2. polynucleotides as claimed in claim 1, the guanine (G) that the polynucleotides are included at 7279 nucleotides lacks
Lose.
3. a kind of polynucleotides of separation, people's NOTCH3 acceptors of the polynucleotide encoding mutation, wherein, the polynucleotides
Included in the insertion of 6622 of people's NOTCH3 genes.
4. polynucleotides as claimed in claim 3, the cytimidine (C) that the polynucleotides are included in 6622 is inserted.

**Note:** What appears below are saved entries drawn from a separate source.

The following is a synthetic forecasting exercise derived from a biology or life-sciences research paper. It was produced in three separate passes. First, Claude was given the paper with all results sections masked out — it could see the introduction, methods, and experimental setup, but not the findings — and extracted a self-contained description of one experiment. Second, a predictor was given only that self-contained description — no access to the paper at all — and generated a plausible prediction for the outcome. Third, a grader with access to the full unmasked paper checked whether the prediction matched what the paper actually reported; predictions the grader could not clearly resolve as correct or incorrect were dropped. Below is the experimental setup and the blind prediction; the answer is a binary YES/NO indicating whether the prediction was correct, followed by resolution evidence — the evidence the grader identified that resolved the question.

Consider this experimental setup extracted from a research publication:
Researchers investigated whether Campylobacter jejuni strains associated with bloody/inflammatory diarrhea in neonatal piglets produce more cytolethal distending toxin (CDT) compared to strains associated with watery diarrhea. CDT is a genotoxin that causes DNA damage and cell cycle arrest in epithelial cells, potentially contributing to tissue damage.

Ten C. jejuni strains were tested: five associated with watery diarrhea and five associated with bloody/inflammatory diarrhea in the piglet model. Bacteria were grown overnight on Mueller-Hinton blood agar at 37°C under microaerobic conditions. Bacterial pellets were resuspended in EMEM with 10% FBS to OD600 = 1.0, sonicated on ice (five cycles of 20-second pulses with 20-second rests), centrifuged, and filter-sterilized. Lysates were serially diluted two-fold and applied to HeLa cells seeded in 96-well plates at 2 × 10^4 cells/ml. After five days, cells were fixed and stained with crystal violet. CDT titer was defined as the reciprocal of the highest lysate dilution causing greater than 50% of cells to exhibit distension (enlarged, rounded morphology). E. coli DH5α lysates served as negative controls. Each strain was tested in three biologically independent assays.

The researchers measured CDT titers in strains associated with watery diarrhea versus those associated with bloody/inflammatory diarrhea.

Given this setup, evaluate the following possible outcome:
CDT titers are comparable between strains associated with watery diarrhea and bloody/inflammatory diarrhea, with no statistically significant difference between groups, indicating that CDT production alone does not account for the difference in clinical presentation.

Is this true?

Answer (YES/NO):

5. a kind of polynucleotides of separation, people's NOTCH3 acceptors of the polynucleotide encoding mutation, wherein, the polynucleotides
Included in the insertion of 6096 of people's NOTCH3 genes.
6. polynucleotides as claimed in claim 5, the cytimidine (C) that the polynucleotides are included in 6096 is inserted.
7. a kind of polynucleotides of separation, people's NOTCH1 acceptors of the polynucleotide encoding mutation, wherein, the polynucleotides
Included in the replacement of 6733 of people's NOTCH1 genes.
8. polynucleotides as claimed in claim 7, the polynucleotides are included in the adenine (A) or cytimidine of 6733
(C)。
9. a kind of polynucleotides of separation, people's NOTCH1 acceptors of the polynucleotide encoding mutation, wherein, the polynucleotides
Included in the replacement of 6788 of people's NOTCH1 genes.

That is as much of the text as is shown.